_Passage provided:_
---+---
# Which SMD or Non SMD LED out there gives the highest lumen per watt today?



## nobleimd (Jul 17, 2015)

Have a bit of a challenge going on. Trying to develop a light that has total of 7W power consumption max. But must give at least 900 lumens of light , trying to run this off a 3600 mAH battery and need at least 6-8 hours of good effective lighting, so maybe a lumen /watt of 180-200? Is it possible with any available SMDs today?


----------



## lightfooted (Jul 17, 2015)

While there may be something in developement, if you do the math on your expectations you will realize that you are expecting a draw of around 3 amps to last 6-8 hours. 900 Lumens is still a lot of light to expect from a single cell LED especially if that's OTF and not emitter lumens. Until a new LED is developed that operates at less than 2 volts, you're going to need something closer to 300 lumens per watt to obtain the 900 lumens output you want.


----------



## RetroTechie (Jul 17, 2015)

@ 120 lm/W, 900 lumens = 7.5W. @ 150 lm/W, 900 lumens = 6W. Say you need 7W, at ~3.5V (single Li-ion) that's about 2A. Which would give you <2 hrs runtime with a 3.6 Ah battery. Want more runtime? Add more/bigger batteries, or lower that lumens requirement.

That is assuming a high-efficiency driver, and LEDs that actually hit those lm/W figures under operating conditions. You'll have the best chance of hitting those figures when the LED(s) are driven at a modest level. Read: grab a LED than _could_ output much more lumens than what you're aiming for (like a Cree XHP50 / XHP70). Or use multiple LEDs. Oh and: the highest-output LEDs will normally be cool white ones...
---+---
_Required work:_
1) In the LED thread, why does RetroTechie suggest picking an LED that could put out many more lumens than the target? Answer in one to three sentences.
2) Retype the stretch of the LED thread from "## nobleimd (Jul" through "lightfooted (Jul 17, 2015)".
The data after the LED thread isn't needed.

_Data shown:_
---+---
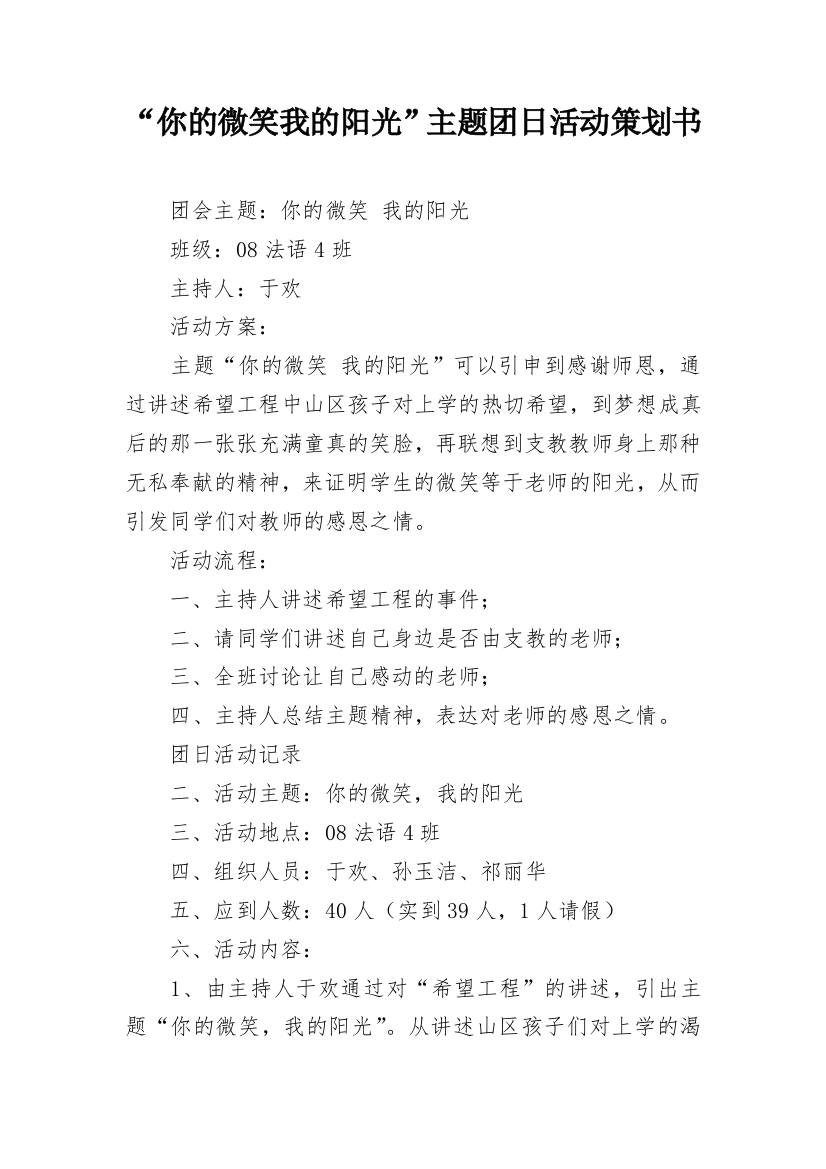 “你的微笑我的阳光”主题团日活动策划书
---+---
_Answers by task:_
1) RetroTechie says LEDs have the best chance of reaching their lumens-per-watt figures when they're driven at a modest level. Choosing an LED that could output much more than the target, like a Cree XHP50 or XHP70, lets it run at that modest level.

2)
## nobleimd (Jul 17, 2015)

Have a bit of a challenge going on. Trying to develop a light that has total of 7W power consumption max. But must give at least 900 lumens of light , trying to run this off a 3600 mAH battery and need at least 6-8 hours of good effective lighting, so maybe a lumen /watt of 180-200? Is it possible with any available SMDs today?


----------



## lightfooted (Jul 17, 2015)